3. Collective Impact does not include policy change and systems change as essential and intentional outcomes of the partnership's work.
4. Collective Impact as described in Kania and Kramer's initial article is not based on professional and practitioner literature or the experience of the thousands of coalitions that preceded their 2011 article.
5. Collective Impact misses the social justice core that exists in many coalitions.
6. Collective Impact mislabels their study of a few case examples as "research."
7. Collective Impact assumes that most coalitions are capable of finding the funds to have a well- funded backbone organization.
8. Collective Impact also misses a key role of the Backbone Organization – building leadership.
9. Community wide, multi-sectoral collaboratives cannot be simplified into Collective Impact's five required conditions.
10. The early available research on Collective Impact is calling into question the contribution that Collective Impact is making to coalition effectiveness.
Wolff's claim that collective impact is a "failed model" has caught the attention of community service practitioners who are also skeptics of the model's "five conditions". Calling it a top-down model for excluding community members as key stakeholders and partners of collaboration, Wolff has attracted input from many other non-profit and social-sector critics who also want the model to add elements of diversity and inclusion, civic participation, social justice and equity.

Social sector leaders echo these critiques in publications like The Philanthropist, calling the five-pillared framework too simple for its intended purpose of tackling complex problems. Drawing similarities between CI and other previously popular but failed models of collaboration, community activists struggle to believe that CI has what it takes to build long-term, sustainable, conflict-free solutions to social justice issues. Pointing out several well-known case studies that underscore a real need for increased grassroots advocacy efforts, many critics believe Kania & Kramer conducted inadequate research before designing their model.

In 2015, PolicyLink published a report called Equity: the soul of collective impact, which identified racial and economic equity as the most vital missing pieces of Kania & Kramer's concept. With no mention of equity in the CI framework, PolicyLink executives argue that CI initiatives fail to address tense power dynamics that continue to polarize American communities and therefore impede progress on social change.

== Future of Collective impact ==
With high demand for adding a new equity frame to the original framework, Living Cities has partnered with The Collective Impact Forum to work exclusively on reforming the model for this purpose. Founders Kania & Kramer, as well as organizations like PolicyLink, Aspen Forum for Community Solutions and Urban Strategies Council have also joined this effort, signaling that opinions from the field have been taken seriously, helping the concept adapt and grow with transparency and flexibility. Ongoing discussions and updates are viewable at the Collective Impact Forum website where public input and participation is encouraged as CI continues to evolve with increased attention to community needs.

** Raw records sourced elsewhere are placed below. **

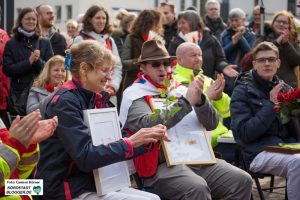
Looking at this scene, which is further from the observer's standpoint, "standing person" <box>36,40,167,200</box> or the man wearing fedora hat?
the man wearing fedora hat

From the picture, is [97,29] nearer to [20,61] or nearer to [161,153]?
[20,61]

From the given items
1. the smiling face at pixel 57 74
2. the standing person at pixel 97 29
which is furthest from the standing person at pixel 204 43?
the smiling face at pixel 57 74

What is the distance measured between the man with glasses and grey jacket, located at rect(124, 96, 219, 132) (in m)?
0.75

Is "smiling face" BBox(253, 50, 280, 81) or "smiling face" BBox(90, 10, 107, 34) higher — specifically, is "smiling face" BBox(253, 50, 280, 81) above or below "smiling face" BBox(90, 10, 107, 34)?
below

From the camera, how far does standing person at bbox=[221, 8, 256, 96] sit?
10.4m

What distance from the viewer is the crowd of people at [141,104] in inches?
176

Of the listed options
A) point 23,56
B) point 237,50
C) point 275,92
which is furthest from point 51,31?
point 275,92

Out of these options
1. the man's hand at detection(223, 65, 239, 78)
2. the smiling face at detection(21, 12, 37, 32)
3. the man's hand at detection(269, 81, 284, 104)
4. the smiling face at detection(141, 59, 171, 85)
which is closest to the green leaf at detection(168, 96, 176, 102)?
the smiling face at detection(141, 59, 171, 85)

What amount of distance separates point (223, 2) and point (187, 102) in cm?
4288

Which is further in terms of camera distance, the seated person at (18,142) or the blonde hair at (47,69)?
the blonde hair at (47,69)

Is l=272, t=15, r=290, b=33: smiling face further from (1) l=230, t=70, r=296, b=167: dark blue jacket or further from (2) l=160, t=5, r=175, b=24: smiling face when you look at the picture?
(1) l=230, t=70, r=296, b=167: dark blue jacket

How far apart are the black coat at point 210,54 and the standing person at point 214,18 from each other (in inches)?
86.3

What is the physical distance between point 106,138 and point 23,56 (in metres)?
4.25

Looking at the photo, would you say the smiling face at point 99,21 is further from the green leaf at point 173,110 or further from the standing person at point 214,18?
the green leaf at point 173,110
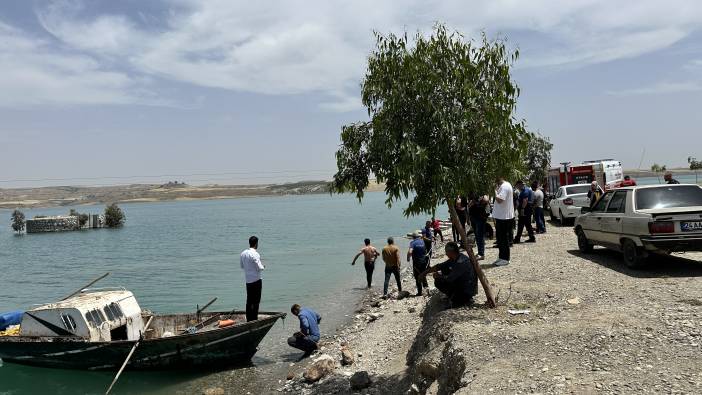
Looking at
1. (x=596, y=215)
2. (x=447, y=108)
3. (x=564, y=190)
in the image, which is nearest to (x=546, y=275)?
(x=596, y=215)

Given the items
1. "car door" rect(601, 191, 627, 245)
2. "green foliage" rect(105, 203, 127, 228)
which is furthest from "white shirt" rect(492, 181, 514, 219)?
"green foliage" rect(105, 203, 127, 228)

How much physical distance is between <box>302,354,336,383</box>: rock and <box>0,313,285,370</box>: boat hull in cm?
246

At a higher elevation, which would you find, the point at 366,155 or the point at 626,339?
the point at 366,155

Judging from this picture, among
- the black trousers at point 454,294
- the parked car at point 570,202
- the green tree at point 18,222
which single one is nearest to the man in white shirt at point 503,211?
the black trousers at point 454,294

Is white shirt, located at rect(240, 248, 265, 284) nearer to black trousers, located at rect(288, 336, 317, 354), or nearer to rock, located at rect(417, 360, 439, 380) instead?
black trousers, located at rect(288, 336, 317, 354)

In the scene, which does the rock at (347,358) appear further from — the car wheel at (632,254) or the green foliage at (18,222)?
the green foliage at (18,222)

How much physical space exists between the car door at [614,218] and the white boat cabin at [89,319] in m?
12.8

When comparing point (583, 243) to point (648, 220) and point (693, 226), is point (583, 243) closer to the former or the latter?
point (648, 220)

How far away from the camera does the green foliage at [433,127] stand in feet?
25.8

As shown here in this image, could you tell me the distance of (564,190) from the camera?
2478cm

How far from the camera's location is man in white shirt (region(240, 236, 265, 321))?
13281mm

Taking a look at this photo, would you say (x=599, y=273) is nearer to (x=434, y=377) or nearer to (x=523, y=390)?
(x=434, y=377)

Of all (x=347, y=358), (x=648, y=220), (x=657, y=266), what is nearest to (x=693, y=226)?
(x=648, y=220)

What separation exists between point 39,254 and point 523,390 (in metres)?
60.5
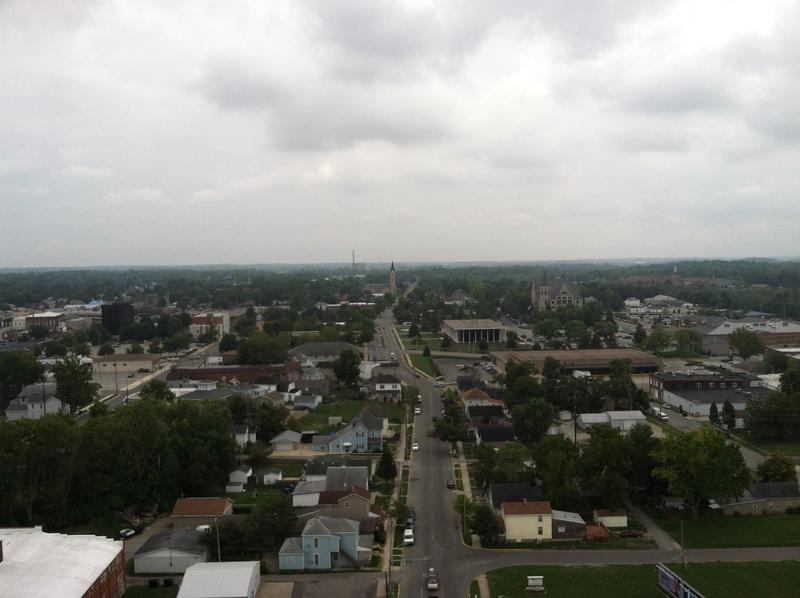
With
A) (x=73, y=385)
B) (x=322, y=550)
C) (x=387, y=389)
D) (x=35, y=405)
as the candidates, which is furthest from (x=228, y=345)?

Founding authors Kania and Kramer have responded to critics expressing appreciation for their interest and perspective on the topic, encouraging their continued input throughout the process to refine the model.

"As this movement continues to evolve, we look forward to additional contributions such as Wolff’s published editorial (and the myriad of contributions we list here, as well as many others) that can deepen understanding of how best to practice collective impact in a manner that leads to a more just and equitable world".

Wolff however, believes the model is flawed beyond repair and needs full replacement rather than reform. Suggesting six principles in the NonProfit Quarterly’s 2017 Collaborating for Equity and Social Justice Toolkit, Wolff empowers social innovators and thought leaders to design collaboration models for the future that will "leave the power in the hands of community residents".